L’oggetto, che si trova a circa 27 mila anni-luce dalla Terra, è chiamato Sagittarius A* (Sgr A*); non emette luce, ma il gas che brilla attorno ad esso possiede un aspetto distintivo: una regione centrale scura (chiamata “ombra” del buco nero) circondata da una struttura brillante a forma di anello.
L’attesissima immagine è stata ottenuta da una rete globale di radiotelescopi, la Collaborazione Event Horizon Telescope (EHT) che coinvolge oltre 300 ricercatori e otto osservatori radio-astronomici in tutto il mondo, come un unico telescopio virtuale dalle dimensioni del pianeta Terra.
Il nuovo risultato, che segue la scoperta del buco nero al centro della galassia lontana M87 avvenuta nel 2019, è frutto di un notevole sforzo tecnologico, poiché Sagittarius A* è molto più piccolo.
Cruciale per raggiungere questo nuovo risultato è stato il contributo di ALMA, l’Atacama Large Millimeter/submillimeter Array, il più potente radiotelescopio esistente, che dal deserto di Atacama, in Cile, scruta il cosmo in banda radio a lunghezze d’onda millimetriche e submillimetriche. L’Italia partecipa ad ALMA attraverso l’ESO, lo European Southern Observatory, e ospita il nodo italiano del Centro regionale europeo ALMA presso la sede dell’Istituto Nazionale di Astrofisica (INAF) di Bologna.

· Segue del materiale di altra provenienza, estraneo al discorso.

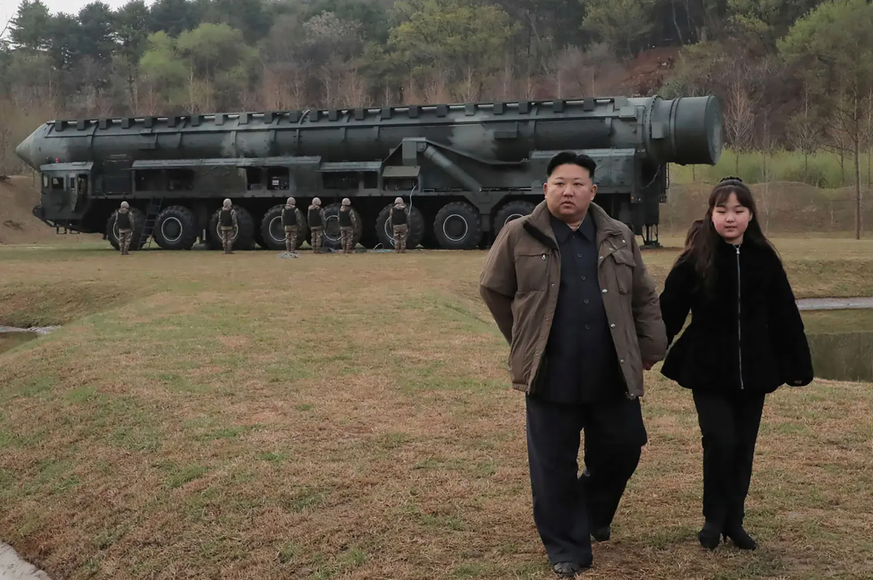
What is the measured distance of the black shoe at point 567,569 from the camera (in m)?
5.00

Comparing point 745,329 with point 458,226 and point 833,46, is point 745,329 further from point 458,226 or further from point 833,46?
point 833,46

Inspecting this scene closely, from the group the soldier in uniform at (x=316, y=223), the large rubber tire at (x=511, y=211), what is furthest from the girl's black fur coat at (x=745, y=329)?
the soldier in uniform at (x=316, y=223)

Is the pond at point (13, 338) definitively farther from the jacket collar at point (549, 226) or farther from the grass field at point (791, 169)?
the grass field at point (791, 169)

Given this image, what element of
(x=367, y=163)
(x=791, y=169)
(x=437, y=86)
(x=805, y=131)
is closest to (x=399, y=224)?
(x=367, y=163)

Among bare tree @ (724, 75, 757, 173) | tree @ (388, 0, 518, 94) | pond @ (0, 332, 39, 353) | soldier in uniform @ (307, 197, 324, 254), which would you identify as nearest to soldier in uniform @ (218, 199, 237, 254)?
soldier in uniform @ (307, 197, 324, 254)

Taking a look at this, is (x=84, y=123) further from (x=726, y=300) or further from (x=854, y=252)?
(x=726, y=300)

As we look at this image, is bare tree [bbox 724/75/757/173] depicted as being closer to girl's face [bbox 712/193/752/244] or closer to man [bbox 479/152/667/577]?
girl's face [bbox 712/193/752/244]

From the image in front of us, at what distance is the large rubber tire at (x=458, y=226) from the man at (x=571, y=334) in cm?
2113

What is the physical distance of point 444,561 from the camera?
5367 mm

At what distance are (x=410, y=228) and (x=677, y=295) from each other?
2152 cm

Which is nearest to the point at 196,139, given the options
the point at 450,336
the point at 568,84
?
the point at 450,336

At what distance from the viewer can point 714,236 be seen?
5156 mm

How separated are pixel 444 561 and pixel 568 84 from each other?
62.1 metres

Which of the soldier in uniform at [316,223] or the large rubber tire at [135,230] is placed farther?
the large rubber tire at [135,230]
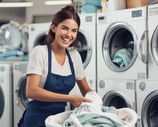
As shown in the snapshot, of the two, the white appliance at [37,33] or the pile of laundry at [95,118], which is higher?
the white appliance at [37,33]

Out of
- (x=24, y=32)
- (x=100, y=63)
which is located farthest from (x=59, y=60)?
(x=24, y=32)

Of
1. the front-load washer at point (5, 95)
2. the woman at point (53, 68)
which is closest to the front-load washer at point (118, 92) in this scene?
the woman at point (53, 68)

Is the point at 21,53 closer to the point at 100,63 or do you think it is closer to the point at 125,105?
the point at 100,63

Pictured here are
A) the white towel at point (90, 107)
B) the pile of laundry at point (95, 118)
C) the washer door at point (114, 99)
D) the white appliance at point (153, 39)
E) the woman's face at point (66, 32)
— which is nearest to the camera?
the pile of laundry at point (95, 118)

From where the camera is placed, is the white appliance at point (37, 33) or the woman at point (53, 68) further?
the white appliance at point (37, 33)

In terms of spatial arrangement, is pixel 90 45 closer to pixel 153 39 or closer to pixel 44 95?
pixel 153 39

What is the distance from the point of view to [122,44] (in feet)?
9.68

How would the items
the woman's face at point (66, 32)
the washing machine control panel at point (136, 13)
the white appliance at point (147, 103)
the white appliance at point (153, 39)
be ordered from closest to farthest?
A: the woman's face at point (66, 32) < the white appliance at point (147, 103) < the white appliance at point (153, 39) < the washing machine control panel at point (136, 13)

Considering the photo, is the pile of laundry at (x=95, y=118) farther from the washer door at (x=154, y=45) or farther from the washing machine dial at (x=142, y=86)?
the washer door at (x=154, y=45)

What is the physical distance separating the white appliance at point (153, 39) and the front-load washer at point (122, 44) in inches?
1.6

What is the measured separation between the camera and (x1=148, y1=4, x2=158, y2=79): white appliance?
95.0 inches

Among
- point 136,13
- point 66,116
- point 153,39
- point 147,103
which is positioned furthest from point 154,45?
point 66,116

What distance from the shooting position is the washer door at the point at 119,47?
267cm

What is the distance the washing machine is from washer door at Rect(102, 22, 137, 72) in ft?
3.60
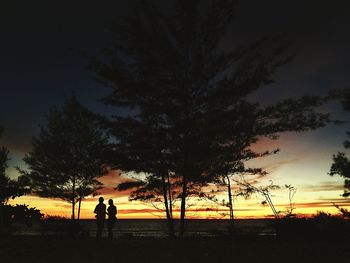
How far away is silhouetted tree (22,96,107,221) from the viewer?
29656mm

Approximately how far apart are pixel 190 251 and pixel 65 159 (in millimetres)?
20522

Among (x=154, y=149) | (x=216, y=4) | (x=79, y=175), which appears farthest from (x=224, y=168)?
(x=79, y=175)

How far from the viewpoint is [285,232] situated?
43.0 feet

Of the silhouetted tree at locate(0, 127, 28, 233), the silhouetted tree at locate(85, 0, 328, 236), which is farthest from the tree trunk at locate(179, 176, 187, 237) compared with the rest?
the silhouetted tree at locate(0, 127, 28, 233)

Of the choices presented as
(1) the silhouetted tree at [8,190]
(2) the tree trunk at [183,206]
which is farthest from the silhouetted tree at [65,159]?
(2) the tree trunk at [183,206]

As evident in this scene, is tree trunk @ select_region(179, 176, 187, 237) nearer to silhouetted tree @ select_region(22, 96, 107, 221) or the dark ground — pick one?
the dark ground

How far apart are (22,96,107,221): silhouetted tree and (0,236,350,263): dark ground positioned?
52.8 ft

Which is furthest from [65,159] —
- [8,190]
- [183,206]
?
[183,206]

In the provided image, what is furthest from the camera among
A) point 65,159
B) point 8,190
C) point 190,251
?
point 65,159

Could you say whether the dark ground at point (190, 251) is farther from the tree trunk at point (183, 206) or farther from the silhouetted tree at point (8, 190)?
the silhouetted tree at point (8, 190)

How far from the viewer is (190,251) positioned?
1119 centimetres

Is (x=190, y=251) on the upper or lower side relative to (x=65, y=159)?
lower

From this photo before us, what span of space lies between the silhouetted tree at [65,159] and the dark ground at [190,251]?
1608cm

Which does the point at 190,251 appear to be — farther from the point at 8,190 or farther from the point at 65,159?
the point at 65,159
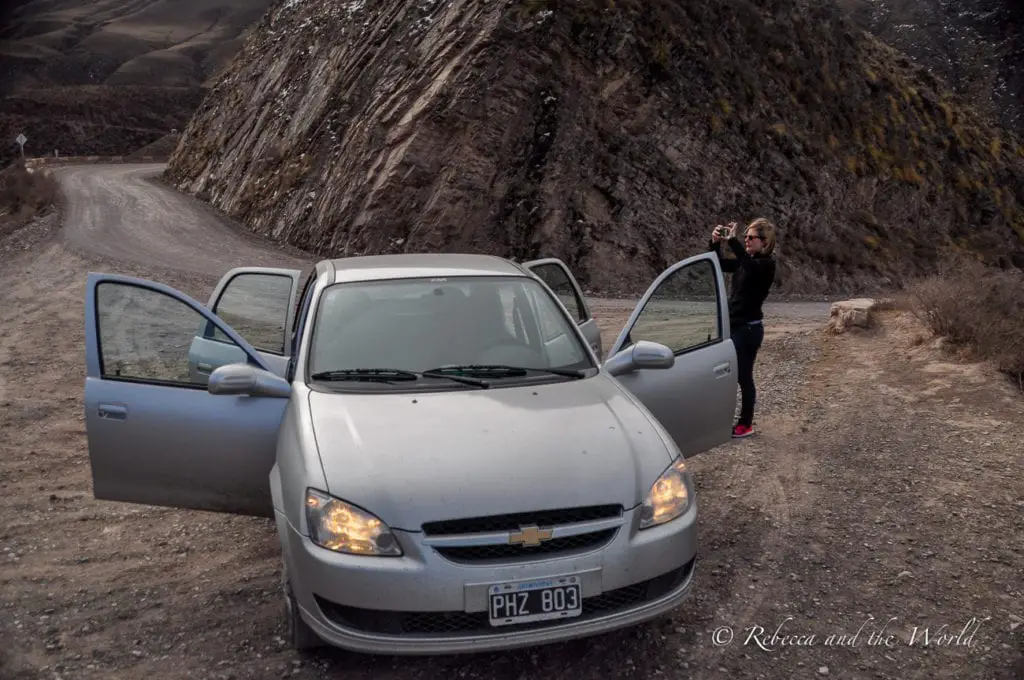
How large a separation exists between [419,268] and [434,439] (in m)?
1.58

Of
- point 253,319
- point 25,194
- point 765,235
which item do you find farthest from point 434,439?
point 25,194

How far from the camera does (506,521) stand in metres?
3.28

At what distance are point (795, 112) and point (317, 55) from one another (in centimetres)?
1545

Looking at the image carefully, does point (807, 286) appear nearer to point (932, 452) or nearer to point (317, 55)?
point (932, 452)

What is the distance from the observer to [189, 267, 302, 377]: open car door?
207 inches

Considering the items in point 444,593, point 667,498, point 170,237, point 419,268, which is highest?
point 419,268

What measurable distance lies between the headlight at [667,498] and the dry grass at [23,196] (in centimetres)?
2529

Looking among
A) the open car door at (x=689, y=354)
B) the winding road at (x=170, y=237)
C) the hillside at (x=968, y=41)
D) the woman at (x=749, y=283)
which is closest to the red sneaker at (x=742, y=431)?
the woman at (x=749, y=283)

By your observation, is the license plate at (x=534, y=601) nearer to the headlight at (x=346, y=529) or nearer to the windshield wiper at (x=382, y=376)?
the headlight at (x=346, y=529)

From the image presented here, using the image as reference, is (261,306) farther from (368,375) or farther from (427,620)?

“È uno straordinario risultato della cui portata riusciremo a renderci conto davvero solo con il tempo”, ha commentato il ministro dell’Università e della Ricerca Maria Cristina Messa. “Complimenti al grande e globale gruppo di lavoro che ha consentito di raggiungerlo e, all’interno di questo, alle scienziate e agli scienziati italiani. Questa scoperta dimostra come le reti collaborative di ricerca internazionale siano fondamentali per il progresso di tutti, di come sia importante per l’Italia farne parte investendo, in modo continuo e stabile negli anni, in grandi infrastrutture di ricerca e di dati, per rafforzarle e implementarle sempre di più, e di come si debba fare uno sforzo per preservare queste reti anche in momenti di crisi”.
La nuova scoperta è descritta in una serie di articoli pubblicati oggi, 12 maggio, su un numero speciale della rivista The Astrophysical Journal Letters.